[[ Given records open ]]

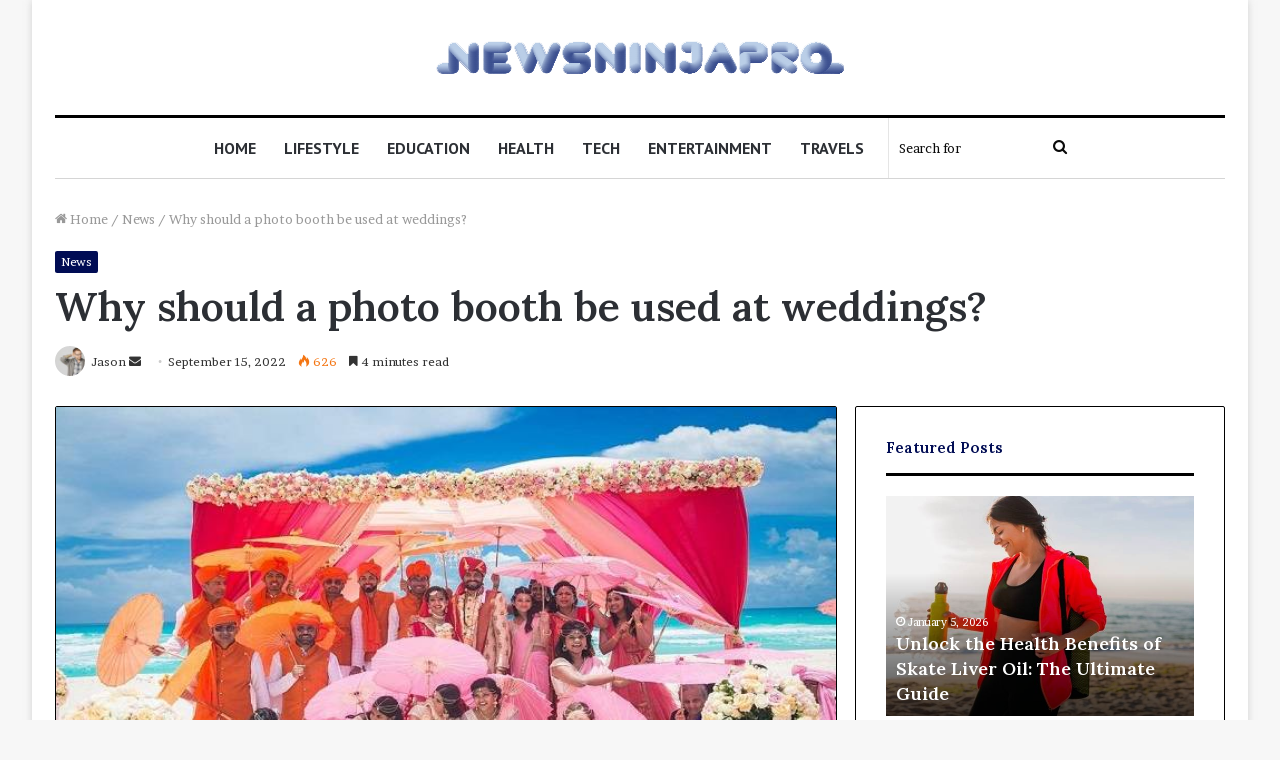

--- FILE ---
content_type: text/html; charset=UTF-8
request_url: https://newsninjapro.com/wp-admin/admin-ajax.php?postviews_id=3093&action=tie_postviews&_=1769657788679
body_size: -342
content:
<span class="tie-icon-fire" aria-hidden="true"></span> 626</span>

[[ Given records closed ]]

What to work on
For this exercise, output the records exactly but omit their pictures.

Finished task
--- FILE ---
content_type: text/html; charset=UTF-8
request_url: https://newsninjapro.com/wp-admin/admin-ajax.php?postviews_id=3093&action=tie_postviews&_=1769657788679
body_size: -342
content:
<span class="tie-icon-fire" aria-hidden="true"></span> 626</span>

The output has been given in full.